South Dakota has taken a different route, erecting obstacles for the patient, rather than the doctor. Patients must now wait for 72 hours after seeing a doctor before undergoing a procedure–and weekends don’t count. South Dakota has two abortion providers, meaning that 76% of South Dakota women live in a county without a provider. The waiting period means patients must take even more time off work than they already would, arrange for accommodation near the provider, and for childcare for any children they already have. For many people, this represents an insurmountable financial and logistical barrier. So, though abortion is legal, it’s inaccessible by most measures.
In Texas, if Gov. Rick Perry gets his way, the second special session he called will result in the passage of an omnibus abortion bill that looks a lot like the bills that are taking effect in these five states. If that happens, all but 5 of 42 abortion clinics in Texas will be shut down. Texas will also impose restrictions on the use of RU 486, and will require doctors who perform abortions to have admitting privileges at a nearby hospital.
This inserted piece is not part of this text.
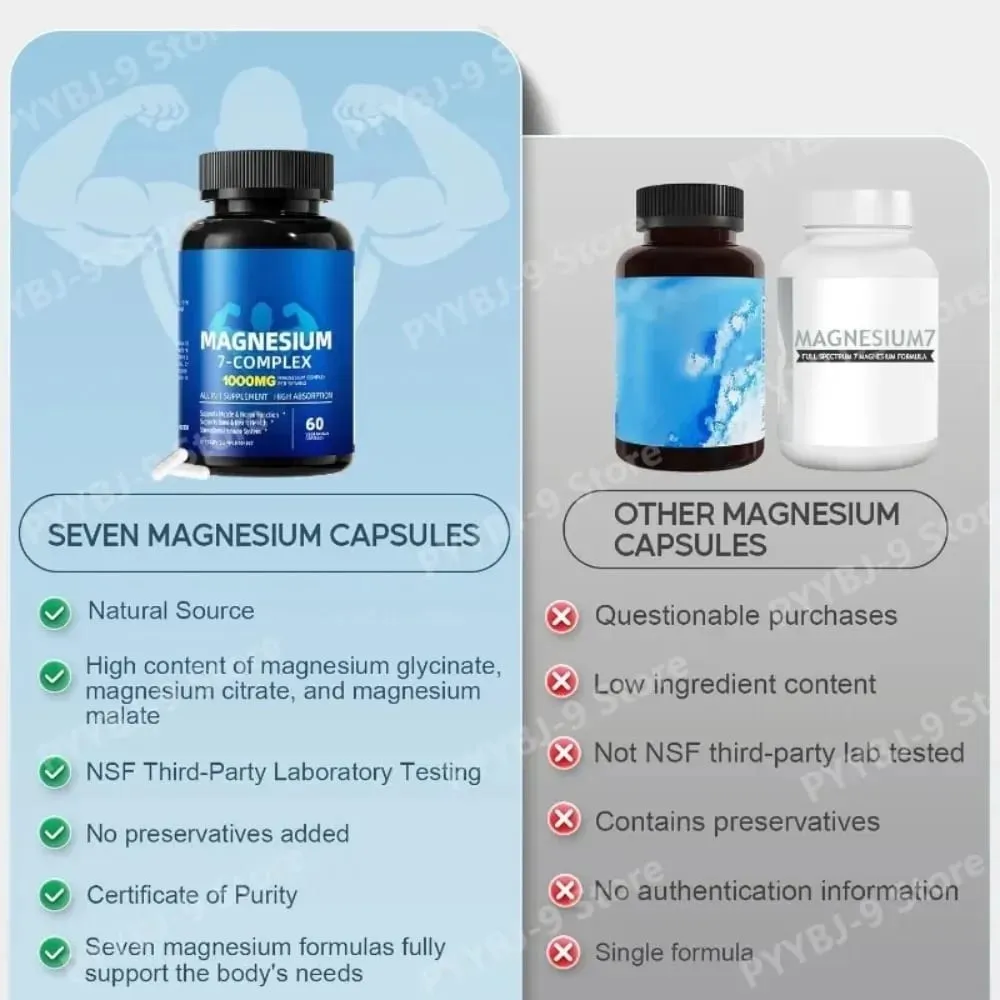 Κάψουλες Μαγνησίου 7-Complex 1000mg με Β6 D3 Ψευδάργυρο Υψηλής Απορρόφησης Vegan Φόρμουλα για Μυϊκή Νευρική Οστική Καρδιακή Υποστήριξη 60 Count — image 4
Ohio has also enacted this last requirement, in tandem with an amendment that makes it incredibly hard for doctors to obtain those privileges.
Finally, passage of the Texas bill will mean a 20-week abortion ban. This means that if you live in Texas and you discover after 20 weeks that your pregnancy is developing in a way that means your baby will not be able breathe on its own , you will be forced to carry that pregnancy to term, to give birth to a baby that cannot survive outside the womb. If you live in a rural area in Texas and discover that you are eight weeks pregnant, the new restrictions on RU 486 might mean that you have to have a surgical abortion, which is more expensive. If it takes you more than twelve weeks to save up for that abortion, too bad: it’s too late.
For the citizens of five states in our union–more, if you count Texas and Ohio–the government can coerce, compel, cajole, and outright force a person to give birth against her will. Whether it’s by making it harder for doctors to do their jobs, by cutting off a crucial medical lifeline between isolated women and their physicians, or by making abortion prohibitively expensive, that’s what these new laws do.
Lawmakers who voted for or signed these laws should be asked: if you think the government should be able to force an American citizen to give birth against her will, what exactly are you celebrating this weekend?